--- Stored data ---
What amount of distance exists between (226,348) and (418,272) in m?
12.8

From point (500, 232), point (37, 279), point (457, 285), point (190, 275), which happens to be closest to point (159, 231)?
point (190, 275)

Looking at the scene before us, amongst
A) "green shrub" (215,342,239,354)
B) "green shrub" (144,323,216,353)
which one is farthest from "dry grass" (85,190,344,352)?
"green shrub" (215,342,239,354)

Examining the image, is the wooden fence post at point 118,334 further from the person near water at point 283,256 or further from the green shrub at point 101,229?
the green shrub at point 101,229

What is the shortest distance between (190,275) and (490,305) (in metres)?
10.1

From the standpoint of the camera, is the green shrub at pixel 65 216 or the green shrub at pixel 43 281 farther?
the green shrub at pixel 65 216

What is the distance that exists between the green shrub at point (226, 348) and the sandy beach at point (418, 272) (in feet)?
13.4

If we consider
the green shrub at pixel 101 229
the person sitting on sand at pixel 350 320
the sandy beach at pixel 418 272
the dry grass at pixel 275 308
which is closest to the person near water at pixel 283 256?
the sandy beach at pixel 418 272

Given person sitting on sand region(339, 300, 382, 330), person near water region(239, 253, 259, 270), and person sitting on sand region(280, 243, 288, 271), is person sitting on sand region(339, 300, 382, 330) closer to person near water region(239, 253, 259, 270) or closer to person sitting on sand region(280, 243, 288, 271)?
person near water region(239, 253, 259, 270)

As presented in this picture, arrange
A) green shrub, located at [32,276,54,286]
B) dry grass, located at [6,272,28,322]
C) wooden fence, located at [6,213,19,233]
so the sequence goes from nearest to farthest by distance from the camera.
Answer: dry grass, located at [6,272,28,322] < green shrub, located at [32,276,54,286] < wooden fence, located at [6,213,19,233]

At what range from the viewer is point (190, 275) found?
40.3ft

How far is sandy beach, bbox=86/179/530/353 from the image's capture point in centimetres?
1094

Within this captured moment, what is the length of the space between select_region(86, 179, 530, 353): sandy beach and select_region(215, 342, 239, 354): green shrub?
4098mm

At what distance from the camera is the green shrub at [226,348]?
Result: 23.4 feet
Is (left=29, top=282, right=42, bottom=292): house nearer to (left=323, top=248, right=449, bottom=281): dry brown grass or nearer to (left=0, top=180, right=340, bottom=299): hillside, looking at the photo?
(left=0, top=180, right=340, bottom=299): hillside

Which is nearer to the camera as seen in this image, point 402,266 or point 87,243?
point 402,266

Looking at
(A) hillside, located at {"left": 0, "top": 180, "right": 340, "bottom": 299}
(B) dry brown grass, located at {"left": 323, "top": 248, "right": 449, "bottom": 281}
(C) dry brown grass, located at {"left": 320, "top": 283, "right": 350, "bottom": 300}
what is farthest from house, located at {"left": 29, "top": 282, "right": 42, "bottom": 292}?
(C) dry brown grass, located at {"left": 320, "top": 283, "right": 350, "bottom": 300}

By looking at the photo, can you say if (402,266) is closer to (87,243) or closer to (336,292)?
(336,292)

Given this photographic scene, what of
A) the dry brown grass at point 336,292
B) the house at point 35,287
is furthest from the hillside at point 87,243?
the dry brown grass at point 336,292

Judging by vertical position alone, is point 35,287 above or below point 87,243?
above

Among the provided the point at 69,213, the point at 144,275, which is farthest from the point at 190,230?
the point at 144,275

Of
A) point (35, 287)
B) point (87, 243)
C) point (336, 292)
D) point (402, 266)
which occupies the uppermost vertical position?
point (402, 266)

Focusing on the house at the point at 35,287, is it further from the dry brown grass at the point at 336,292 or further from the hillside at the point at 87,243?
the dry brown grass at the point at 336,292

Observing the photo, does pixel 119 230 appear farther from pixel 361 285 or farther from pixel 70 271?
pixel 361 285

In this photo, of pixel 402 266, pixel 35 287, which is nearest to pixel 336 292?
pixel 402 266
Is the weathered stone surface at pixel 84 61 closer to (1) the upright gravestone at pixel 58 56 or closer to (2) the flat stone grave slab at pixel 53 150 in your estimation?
---
• **What you need to do**
Copy out the lines of the listing above from the line with "Examining the image, is" up to and including the line with "Result: 23.4 feet", reproducing each one without any change.

• **Solution for this problem**
Examining the image, is the wooden fence post at point 118,334 further from the person near water at point 283,256 or further from the green shrub at point 101,229?
the green shrub at point 101,229

What is the shortest distance between (190,275) and (490,305) (in metres)?
10.1

From the standpoint of the camera, is the green shrub at pixel 65 216 or the green shrub at pixel 43 281 farther?
the green shrub at pixel 65 216

What is the distance that exists between the green shrub at point (226, 348) and the sandy beach at point (418, 272) (in feet)?
13.4

If we consider
the green shrub at pixel 101 229
the person sitting on sand at pixel 350 320
the sandy beach at pixel 418 272
the dry grass at pixel 275 308
which is closest to the person near water at pixel 283 256?
the sandy beach at pixel 418 272

Given person sitting on sand region(339, 300, 382, 330), person near water region(239, 253, 259, 270), and person sitting on sand region(280, 243, 288, 271), is person sitting on sand region(339, 300, 382, 330) closer to person near water region(239, 253, 259, 270) or closer to person sitting on sand region(280, 243, 288, 271)?
person near water region(239, 253, 259, 270)

As presented in this picture, arrange
A) green shrub, located at [32,276,54,286]
B) dry grass, located at [6,272,28,322]
C) wooden fence, located at [6,213,19,233]
so the sequence goes from nearest to farthest by distance from the camera.
Answer: dry grass, located at [6,272,28,322] < green shrub, located at [32,276,54,286] < wooden fence, located at [6,213,19,233]

At what range from the viewer is point (190, 275) found?
40.3ft

How far is sandy beach, bbox=86/179/530/353 from the image's capture point in centimetres?
1094

Within this captured moment, what is the length of the space between select_region(86, 179, 530, 353): sandy beach and select_region(215, 342, 239, 354): green shrub?
4098mm

At what distance from the camera is the green shrub at [226,348]?
Result: 23.4 feet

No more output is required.